Case Presentation: A 36-year-old male with history of keratoconus, corneal scars following corneal transplant, asthma, eczema, chronic herpes simplex virus 1 (HSV-1) and varicella zoster virus (VZV), presented with concerns of eye involvement secondary to HSV-1 versus VZV reactivation. Physical examination revealed periorbital edema, vesicular lesions in trigeminal nerve ophthalmic distribution, neck and upper extremities. Slit-lamp examination showed fluorescein uptake in the periphery of bilateral eyes and multiple corneal lesions. Laboratory workup, including HIV-status was unrevealing except for neutrophilic leukocytosis of 11.92, COVID-19 status, and hypergammaglobulinemia E of 21,686 IU/mL. Given history of recurrent herpes zoster ophthalmicus (HZO) and 3 weeks of worsening periocular rash, ophthalmic erythromycin ointment and IV acyclovir were initiated along with plating corneal cultures negative for VZV or HSV-1 but positive for oxacillin-resistant Staphylococcus aureus.Detailed patient history was obtained, which revealed recurrent childhood infections necessitating hospitalization and intravenous antibiotics. This raised concern for atypical presentation of autosomal dominant hyper-IgE syndrome (AD-HIES). He was discharged with gabapentin, TMP-SMX, acyclovir, and ophthalmic erythromycin. He was referred to an immunologist for further testing.Genetic testing, including STAT1 gain-of-function and CARD11 mutation was scheduled. In addition, immunological testing including NK cell lymphocyte subsets, T-cell mitogen proliferation, and anti-CD3 was ordered for follow-up outpatient evaluation.

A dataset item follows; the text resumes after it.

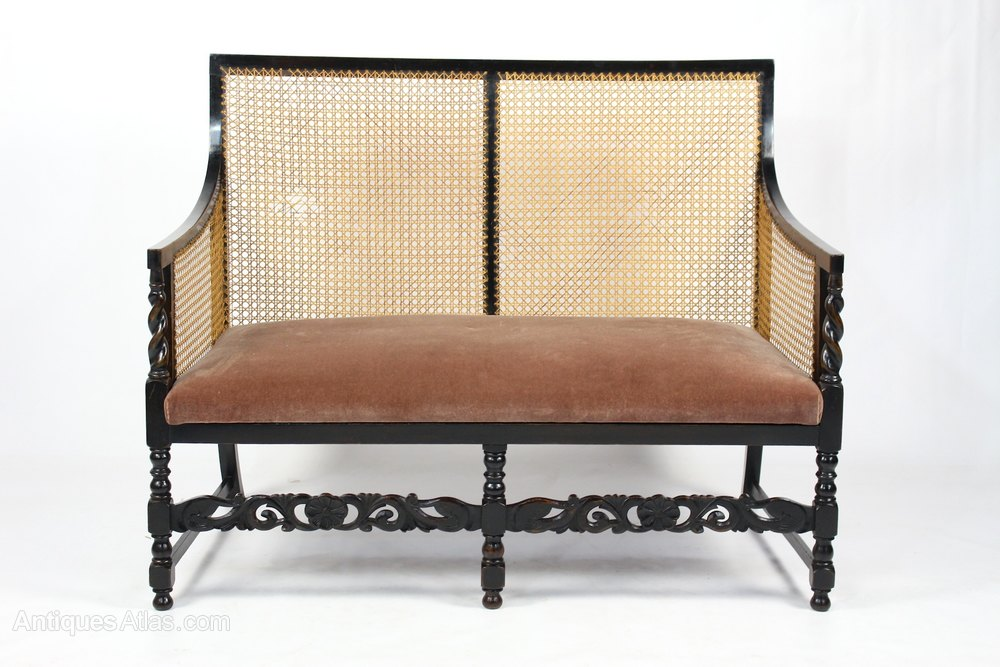 Edwardian Ebonised Beech Bergere Cane Sofa Settee Antiques Atlas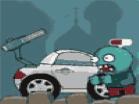 Wheels and ZombiesHacked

Discussion: AD-HIES or Job’s syndrome, is a primary immunodeficiency characterized by eczematoid dermatitis, recurrent sinopulmonary infections, skin abscesses, and marked elevation in serum IgE (2000-100,000 IU/mL).1 Recurrent sinopulmonary infections, primarily driven by S. aureus2, present as “cold abscesses” without erythema and warmth and can result in deep organ abscesses, mucocutaneous candidiasis, and aspergillosis.3 Patients with AD-HIES can present with chronic pruritus with widespread eczematous dermatitis involving the eyelids. Viral infections, including HSV-1 and VZV, and ophthalmologic findings are rare in AD-HIES but have been documented in autosomal-recessive HIES.4 In AD-HIES, STAT1/CARD11 gain-of-function and STAT3 loss-of-function mutations are most common.5 STAT1 and STAT3 are responsible for activating cytokines and growth factors including Th17. Impaired production in AD-HIES leads to increased susceptibility to infections.6,8 CARD11 activates protein complexes such as nuclear factor-kappa B and MTOR complex 1, which are necessary for cellular signaling in T and B cells.7 Treatment centers around wound healing and prophylactic anti-staphylococcal/antimycotic agents.

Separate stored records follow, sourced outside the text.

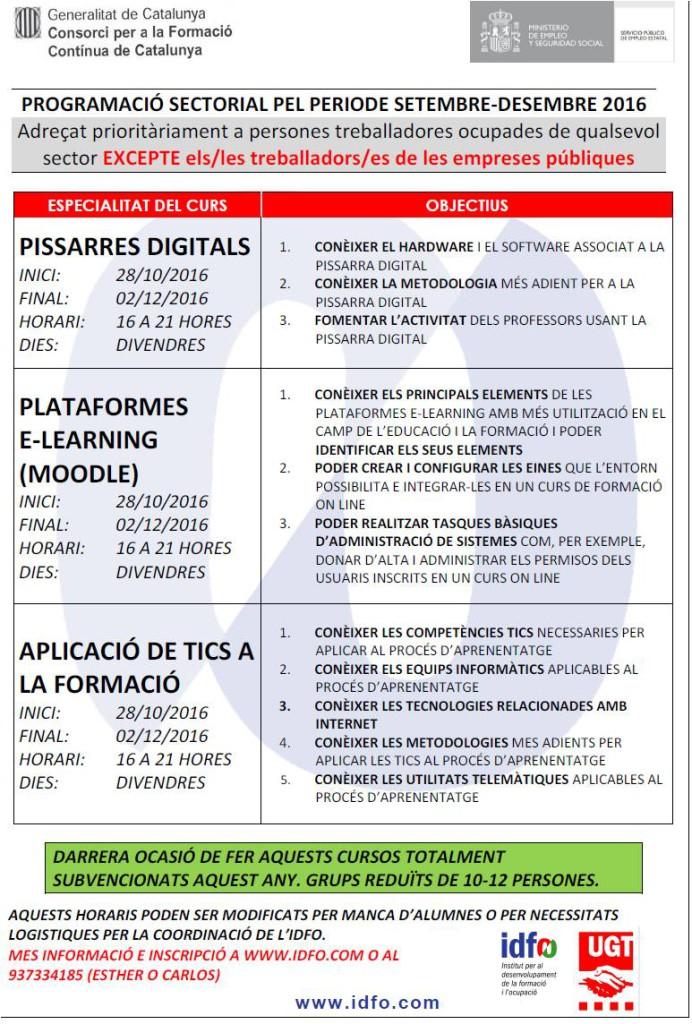 formacio_idfo2106
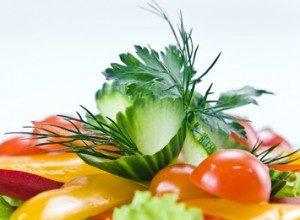 Salad-e1367420968689-300x237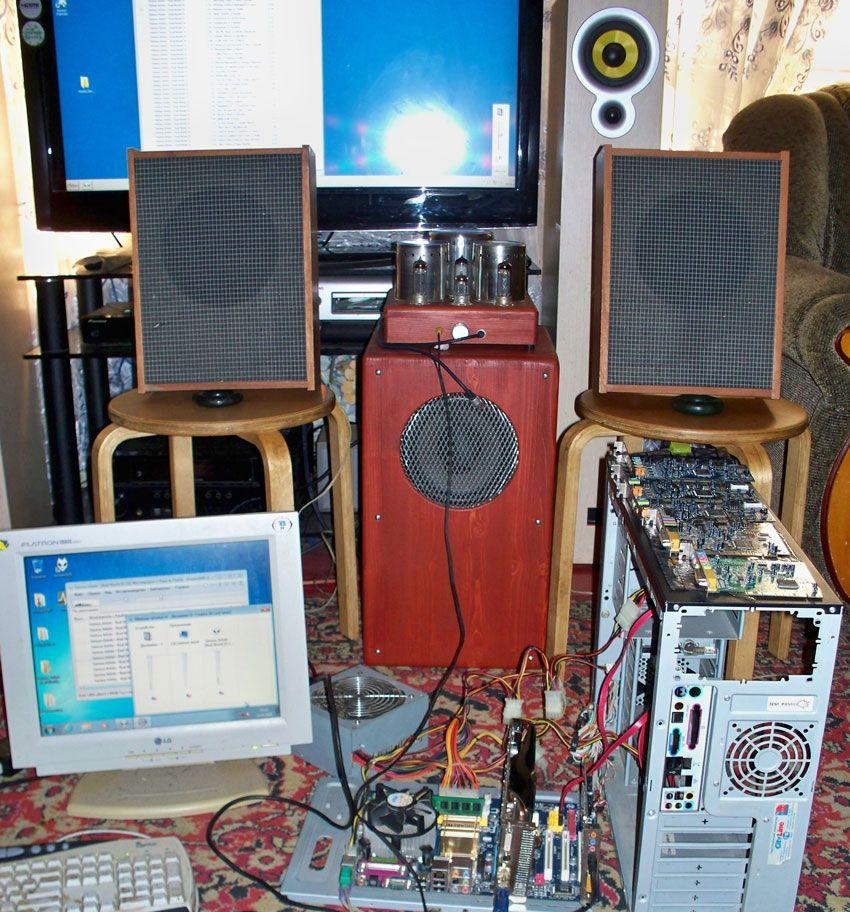 audiofiliya  | testdrayv retro audiokart2 | Тестдрайв ретро аудиокарт | Аудиокарты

Conclusions: This case illustrates the link between recurrent HZO reactivation and AD-HIES. Recurrent infections point to immunodeficiencies or malignancies. In the setting of recurrent viral infections, VZV and HSV reactivation is common. When coupled with staphylococcal skin infections, reactivation is rare. In the undiagnosed patient, it should prompt workup for immunodeficiencies, particularly AD-HIES. Diagnosis involves presence of hypergammaglobulinemia E and cardinal features, including recurrent pneumonia. Consideration of ophthalmic, skin, and viral superinfections is critical to managing and treating underlying etiology.